#### TEXT PASSAGE

Statement against interest. A statement which was at the time of its making so far contrary to the declarant's pecuniary or propriety interest, or so far tended to subject the declarant to civil or criminal liability or to render invalid a claim by the declarant against another or to make the declarant an object of hatred, ridicule, or disgrace, that a reasonable person in the declarant's position would not have made the statement unless the person believed it to be true. A statement tending to expose the declarant to criminal liability and offered to exculpate the accused is not admissible unless corroborated.

Kennedy contends that the trial court erred in dividing the statement and excluding part of it. Where statements are contained in a document and the declarant does not testify, the determination of whether portions of the statement qualify as statements against interest involves "the application of a well-settled principle of law to an undisputed fact," thus presenting a question of law. State v. Pepin , 110 Wis.2d 431, 439, 328 N.W.2d 898, 901 (Ct.App. 1982).

As the State explains, under Williamson v. United States , 512 U.S. 594 (1994), the hearsay exception for statements against interest does not allow admission of non-self-inculpatory statements, even if they are made within a broader narrative that is generally self-inculpatory. See id. at 599-600; see also State v. Rogers , 196 Wis.2d 817, 825 n. 2, 539 N.W.2d 897, 900 n. 2 (Ct.App. 1995). Further, the statements against interest hearsay exception should be narrowly construed. See Rogers , 196 Wis.2d at 825 n. 2, 539 N.W.2d at 900 n. 2. In Meyer v. Mutual Service. Casualty Insurance Co. , 13 Wis.2d 156, 108 N.W.2d 278, (1961), the supreme court articulated the standard for determining whether and to what extent a purported statement against interest is admissible. See Meyer , 13 Wis.2d at 161-65, 108 N.W.2d at 281-82; see also JUDICIAL COUNCIL COMMITTEE NOTE, 1974, § 908.045 (4), WIS. STATS. ANN. (West 1993). The Meyer court concluded that a trial court may allow the introduction of statements against interest and "such additional parts . . . as the judge finds to be so closely connected with the declaration against interest as to be equally trustworthy." Meyer , 13 Wis.2d at 164-65, 108 N.W.2d at 282 (internal quotation marks and quoted source omitted).

########
#### INFORMATION SHOWN

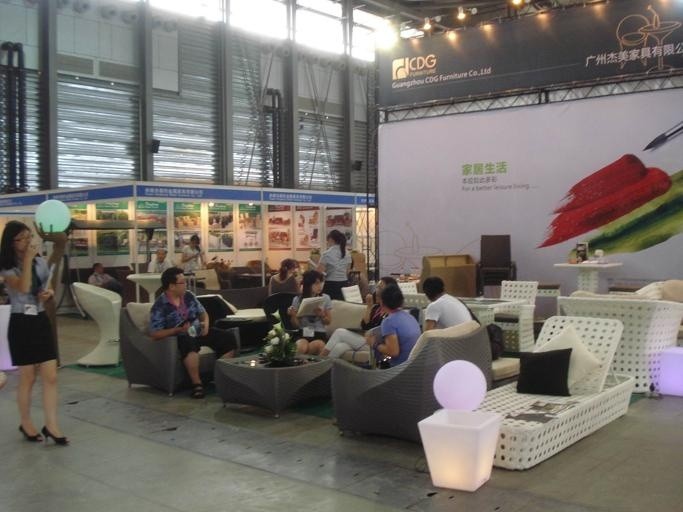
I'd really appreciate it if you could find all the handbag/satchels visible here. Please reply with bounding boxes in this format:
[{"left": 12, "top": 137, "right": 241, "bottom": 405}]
[{"left": 486, "top": 324, "right": 505, "bottom": 360}]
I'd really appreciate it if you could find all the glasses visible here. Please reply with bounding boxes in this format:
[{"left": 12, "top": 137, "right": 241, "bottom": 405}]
[{"left": 15, "top": 235, "right": 34, "bottom": 243}]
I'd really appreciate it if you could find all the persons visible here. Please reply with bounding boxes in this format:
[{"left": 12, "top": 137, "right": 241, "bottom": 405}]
[
  {"left": 148, "top": 268, "right": 235, "bottom": 399},
  {"left": 0, "top": 220, "right": 68, "bottom": 447},
  {"left": 89, "top": 262, "right": 122, "bottom": 296},
  {"left": 180, "top": 234, "right": 205, "bottom": 272},
  {"left": 267, "top": 229, "right": 475, "bottom": 368},
  {"left": 147, "top": 246, "right": 174, "bottom": 274}
]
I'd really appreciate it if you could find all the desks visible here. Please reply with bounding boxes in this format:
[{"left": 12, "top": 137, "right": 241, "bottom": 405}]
[{"left": 554, "top": 260, "right": 623, "bottom": 293}]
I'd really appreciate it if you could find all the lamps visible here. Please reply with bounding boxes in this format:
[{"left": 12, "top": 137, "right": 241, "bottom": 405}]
[
  {"left": 417, "top": 360, "right": 500, "bottom": 494},
  {"left": 424, "top": 0, "right": 522, "bottom": 40}
]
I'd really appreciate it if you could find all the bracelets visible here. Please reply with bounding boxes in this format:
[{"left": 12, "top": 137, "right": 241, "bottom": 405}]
[{"left": 173, "top": 327, "right": 179, "bottom": 334}]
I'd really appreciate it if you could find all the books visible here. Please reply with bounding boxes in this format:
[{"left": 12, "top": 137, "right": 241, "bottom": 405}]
[
  {"left": 575, "top": 241, "right": 588, "bottom": 264},
  {"left": 44, "top": 263, "right": 56, "bottom": 289}
]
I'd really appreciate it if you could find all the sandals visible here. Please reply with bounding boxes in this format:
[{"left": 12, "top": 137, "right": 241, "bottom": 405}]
[{"left": 193, "top": 383, "right": 204, "bottom": 399}]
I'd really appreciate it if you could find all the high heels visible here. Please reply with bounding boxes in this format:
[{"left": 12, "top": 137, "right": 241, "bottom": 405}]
[
  {"left": 19, "top": 424, "right": 43, "bottom": 442},
  {"left": 41, "top": 426, "right": 70, "bottom": 445}
]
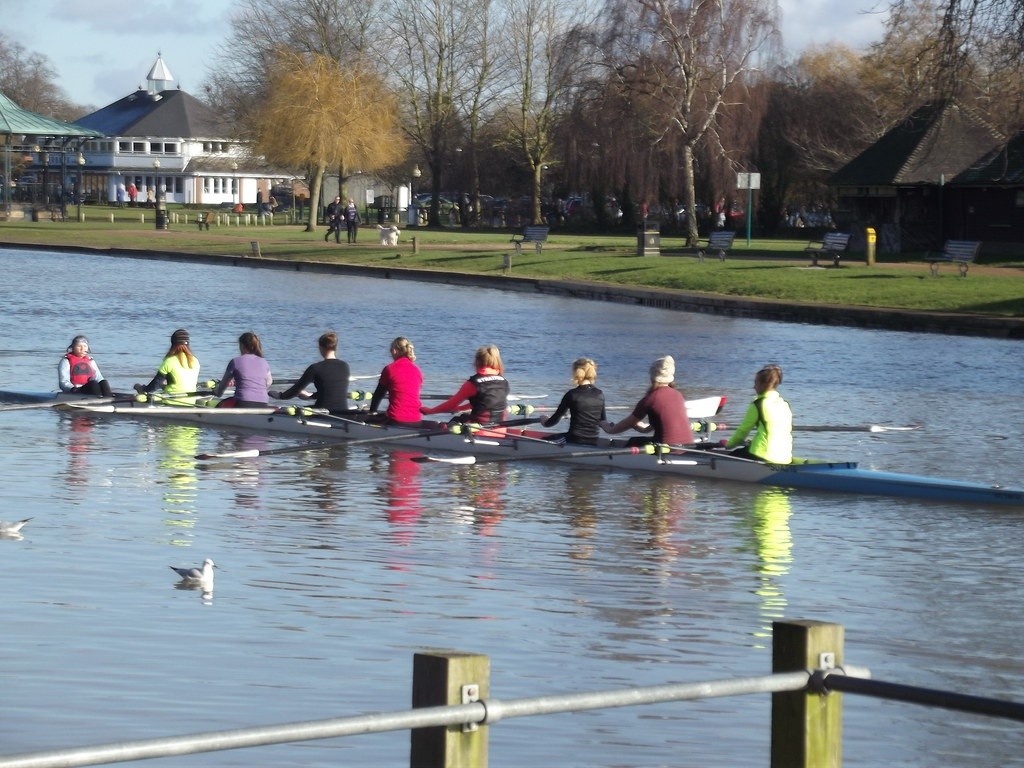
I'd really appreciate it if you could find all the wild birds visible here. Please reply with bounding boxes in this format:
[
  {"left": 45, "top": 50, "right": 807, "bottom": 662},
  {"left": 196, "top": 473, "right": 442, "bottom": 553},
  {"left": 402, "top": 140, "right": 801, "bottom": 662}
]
[
  {"left": 168, "top": 559, "right": 218, "bottom": 583},
  {"left": 0, "top": 518, "right": 33, "bottom": 534}
]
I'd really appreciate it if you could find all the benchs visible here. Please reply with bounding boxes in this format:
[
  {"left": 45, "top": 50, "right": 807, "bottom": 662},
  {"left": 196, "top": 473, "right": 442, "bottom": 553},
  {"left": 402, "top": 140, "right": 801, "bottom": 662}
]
[
  {"left": 925, "top": 240, "right": 984, "bottom": 277},
  {"left": 804, "top": 232, "right": 852, "bottom": 267},
  {"left": 510, "top": 224, "right": 551, "bottom": 253},
  {"left": 694, "top": 231, "right": 737, "bottom": 257},
  {"left": 35, "top": 206, "right": 69, "bottom": 222},
  {"left": 193, "top": 212, "right": 215, "bottom": 231}
]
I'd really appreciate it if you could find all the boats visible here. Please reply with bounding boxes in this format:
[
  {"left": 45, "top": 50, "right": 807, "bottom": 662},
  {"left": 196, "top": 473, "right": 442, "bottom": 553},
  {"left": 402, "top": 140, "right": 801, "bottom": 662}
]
[{"left": 0, "top": 385, "right": 1024, "bottom": 516}]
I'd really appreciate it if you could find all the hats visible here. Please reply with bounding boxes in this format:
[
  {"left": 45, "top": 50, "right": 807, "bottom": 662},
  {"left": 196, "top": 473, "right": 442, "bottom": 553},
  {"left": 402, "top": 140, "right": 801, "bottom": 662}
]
[
  {"left": 171, "top": 330, "right": 189, "bottom": 345},
  {"left": 650, "top": 355, "right": 675, "bottom": 383}
]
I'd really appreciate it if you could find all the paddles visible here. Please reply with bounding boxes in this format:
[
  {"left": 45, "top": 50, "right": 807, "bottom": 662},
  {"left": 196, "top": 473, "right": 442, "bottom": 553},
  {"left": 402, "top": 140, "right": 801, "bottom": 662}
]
[
  {"left": 195, "top": 372, "right": 381, "bottom": 390},
  {"left": 593, "top": 421, "right": 922, "bottom": 435},
  {"left": 194, "top": 414, "right": 571, "bottom": 461},
  {"left": 458, "top": 395, "right": 729, "bottom": 420},
  {"left": 412, "top": 441, "right": 749, "bottom": 467},
  {"left": 0, "top": 390, "right": 236, "bottom": 411},
  {"left": 51, "top": 402, "right": 369, "bottom": 414},
  {"left": 348, "top": 391, "right": 550, "bottom": 402}
]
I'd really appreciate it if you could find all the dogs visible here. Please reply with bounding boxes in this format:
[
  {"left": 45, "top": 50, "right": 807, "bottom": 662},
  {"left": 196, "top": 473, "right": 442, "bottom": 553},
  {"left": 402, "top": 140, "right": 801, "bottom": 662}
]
[{"left": 377, "top": 225, "right": 401, "bottom": 246}]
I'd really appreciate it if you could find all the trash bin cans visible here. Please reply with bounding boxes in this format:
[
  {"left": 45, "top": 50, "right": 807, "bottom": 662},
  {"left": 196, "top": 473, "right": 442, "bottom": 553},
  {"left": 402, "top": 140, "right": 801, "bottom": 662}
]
[
  {"left": 408, "top": 205, "right": 417, "bottom": 225},
  {"left": 638, "top": 231, "right": 661, "bottom": 257},
  {"left": 24, "top": 208, "right": 38, "bottom": 222},
  {"left": 156, "top": 210, "right": 167, "bottom": 229}
]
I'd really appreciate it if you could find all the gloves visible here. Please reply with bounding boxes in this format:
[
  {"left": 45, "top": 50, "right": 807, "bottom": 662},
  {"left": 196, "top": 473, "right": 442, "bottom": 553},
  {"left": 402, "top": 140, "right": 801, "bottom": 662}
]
[
  {"left": 134, "top": 384, "right": 141, "bottom": 390},
  {"left": 419, "top": 407, "right": 429, "bottom": 414},
  {"left": 268, "top": 390, "right": 281, "bottom": 399},
  {"left": 71, "top": 387, "right": 77, "bottom": 393},
  {"left": 212, "top": 378, "right": 221, "bottom": 387},
  {"left": 541, "top": 414, "right": 548, "bottom": 425},
  {"left": 720, "top": 440, "right": 727, "bottom": 445}
]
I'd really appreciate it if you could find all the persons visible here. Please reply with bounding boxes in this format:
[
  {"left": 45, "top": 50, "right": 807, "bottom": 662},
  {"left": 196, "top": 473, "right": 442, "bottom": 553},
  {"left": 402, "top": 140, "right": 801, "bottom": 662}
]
[
  {"left": 343, "top": 198, "right": 362, "bottom": 243},
  {"left": 642, "top": 201, "right": 649, "bottom": 218},
  {"left": 212, "top": 333, "right": 272, "bottom": 408},
  {"left": 134, "top": 328, "right": 201, "bottom": 408},
  {"left": 540, "top": 357, "right": 606, "bottom": 447},
  {"left": 325, "top": 196, "right": 345, "bottom": 243},
  {"left": 267, "top": 332, "right": 350, "bottom": 412},
  {"left": 257, "top": 188, "right": 263, "bottom": 217},
  {"left": 127, "top": 183, "right": 137, "bottom": 202},
  {"left": 598, "top": 354, "right": 695, "bottom": 455},
  {"left": 269, "top": 196, "right": 279, "bottom": 215},
  {"left": 366, "top": 337, "right": 424, "bottom": 428},
  {"left": 58, "top": 336, "right": 113, "bottom": 397},
  {"left": 419, "top": 345, "right": 510, "bottom": 430},
  {"left": 117, "top": 188, "right": 124, "bottom": 207},
  {"left": 719, "top": 363, "right": 793, "bottom": 465},
  {"left": 146, "top": 185, "right": 154, "bottom": 208},
  {"left": 715, "top": 197, "right": 726, "bottom": 228}
]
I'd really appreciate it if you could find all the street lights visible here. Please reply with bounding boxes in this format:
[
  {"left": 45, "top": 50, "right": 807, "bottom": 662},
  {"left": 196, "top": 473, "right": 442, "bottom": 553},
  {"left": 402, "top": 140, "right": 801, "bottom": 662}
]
[
  {"left": 78, "top": 152, "right": 86, "bottom": 221},
  {"left": 41, "top": 150, "right": 51, "bottom": 205},
  {"left": 411, "top": 163, "right": 423, "bottom": 232},
  {"left": 152, "top": 158, "right": 160, "bottom": 203},
  {"left": 231, "top": 160, "right": 238, "bottom": 210}
]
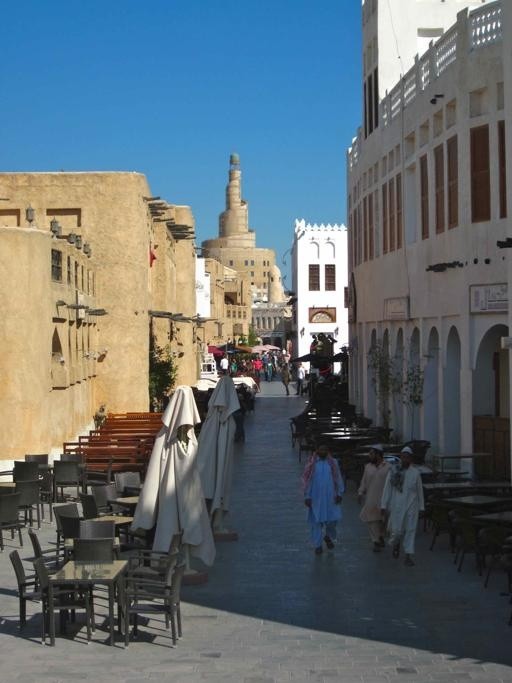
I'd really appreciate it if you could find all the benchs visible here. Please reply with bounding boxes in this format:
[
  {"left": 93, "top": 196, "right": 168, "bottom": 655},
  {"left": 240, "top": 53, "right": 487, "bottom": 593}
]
[{"left": 63, "top": 409, "right": 167, "bottom": 472}]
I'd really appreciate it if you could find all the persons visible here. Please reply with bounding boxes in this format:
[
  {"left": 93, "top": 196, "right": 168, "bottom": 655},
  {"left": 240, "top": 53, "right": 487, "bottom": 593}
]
[
  {"left": 378, "top": 444, "right": 425, "bottom": 567},
  {"left": 295, "top": 361, "right": 305, "bottom": 395},
  {"left": 357, "top": 443, "right": 393, "bottom": 551},
  {"left": 301, "top": 436, "right": 346, "bottom": 555},
  {"left": 219, "top": 350, "right": 288, "bottom": 381},
  {"left": 280, "top": 362, "right": 291, "bottom": 396}
]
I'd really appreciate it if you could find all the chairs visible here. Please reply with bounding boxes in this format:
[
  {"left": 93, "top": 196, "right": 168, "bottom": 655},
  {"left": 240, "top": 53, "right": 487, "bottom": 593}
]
[{"left": 1, "top": 454, "right": 201, "bottom": 644}]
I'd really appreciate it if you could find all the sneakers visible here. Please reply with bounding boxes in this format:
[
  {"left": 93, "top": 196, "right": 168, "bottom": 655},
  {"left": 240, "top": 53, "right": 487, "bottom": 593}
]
[
  {"left": 375, "top": 535, "right": 385, "bottom": 548},
  {"left": 403, "top": 553, "right": 415, "bottom": 567},
  {"left": 392, "top": 539, "right": 400, "bottom": 560},
  {"left": 315, "top": 545, "right": 322, "bottom": 554},
  {"left": 324, "top": 536, "right": 334, "bottom": 549},
  {"left": 373, "top": 544, "right": 382, "bottom": 553}
]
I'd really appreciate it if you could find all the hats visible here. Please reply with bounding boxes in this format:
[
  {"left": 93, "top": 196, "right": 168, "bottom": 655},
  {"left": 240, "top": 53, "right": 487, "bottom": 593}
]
[
  {"left": 401, "top": 446, "right": 413, "bottom": 455},
  {"left": 371, "top": 444, "right": 384, "bottom": 455}
]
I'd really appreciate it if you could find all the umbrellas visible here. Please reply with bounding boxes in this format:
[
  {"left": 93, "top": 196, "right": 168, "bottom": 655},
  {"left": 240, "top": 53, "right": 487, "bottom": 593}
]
[
  {"left": 193, "top": 372, "right": 240, "bottom": 528},
  {"left": 219, "top": 342, "right": 281, "bottom": 355},
  {"left": 131, "top": 383, "right": 218, "bottom": 570}
]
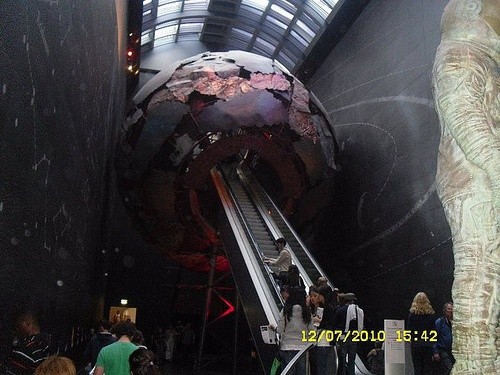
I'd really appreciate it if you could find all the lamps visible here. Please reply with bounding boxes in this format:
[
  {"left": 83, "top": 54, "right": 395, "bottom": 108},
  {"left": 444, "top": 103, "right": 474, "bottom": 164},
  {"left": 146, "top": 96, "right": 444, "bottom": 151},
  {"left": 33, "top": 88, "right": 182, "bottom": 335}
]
[{"left": 128, "top": 33, "right": 140, "bottom": 44}]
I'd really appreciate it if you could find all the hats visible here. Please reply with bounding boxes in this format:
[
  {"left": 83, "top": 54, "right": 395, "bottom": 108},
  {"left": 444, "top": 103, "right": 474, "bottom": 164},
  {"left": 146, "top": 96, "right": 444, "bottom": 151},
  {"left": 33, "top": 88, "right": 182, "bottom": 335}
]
[
  {"left": 345, "top": 293, "right": 358, "bottom": 301},
  {"left": 318, "top": 277, "right": 328, "bottom": 286}
]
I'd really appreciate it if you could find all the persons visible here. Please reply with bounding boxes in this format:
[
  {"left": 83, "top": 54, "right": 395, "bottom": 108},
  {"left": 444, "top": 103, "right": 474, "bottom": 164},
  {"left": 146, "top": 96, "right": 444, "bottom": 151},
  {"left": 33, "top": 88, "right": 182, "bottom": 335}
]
[
  {"left": 30, "top": 304, "right": 198, "bottom": 375},
  {"left": 403, "top": 291, "right": 437, "bottom": 374},
  {"left": 262, "top": 237, "right": 292, "bottom": 293},
  {"left": 366, "top": 339, "right": 385, "bottom": 375},
  {"left": 272, "top": 264, "right": 364, "bottom": 375},
  {"left": 0, "top": 306, "right": 54, "bottom": 374},
  {"left": 432, "top": 303, "right": 455, "bottom": 375},
  {"left": 428, "top": 0, "right": 500, "bottom": 375}
]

########

### PROMPT 1
Write out the passage on statements against interest, from "Kennedy contends that" to "901 (Ct.App. 1982).".
### PROMPT 2
According to the passage on statements against interest, which case holds that the hearsay exception does not allow admission of non-self-inculpatory statements?

### WORKED SOLUTION 1
Kennedy contends that the trial court erred in dividing the statement and excluding part of it. Where statements are contained in a document and the declarant does not testify, the determination of whether portions of the statement qualify as statements against interest involves "the application of a well-settled principle of law to an undisputed fact," thus presenting a question of law. State v. Pepin , 110 Wis.2d 431, 439, 328 N.W.2d 898, 901 (Ct.App. 1982).

### WORKED SOLUTION 2
Williamson v. United States, 512 U.S. 594 (1994).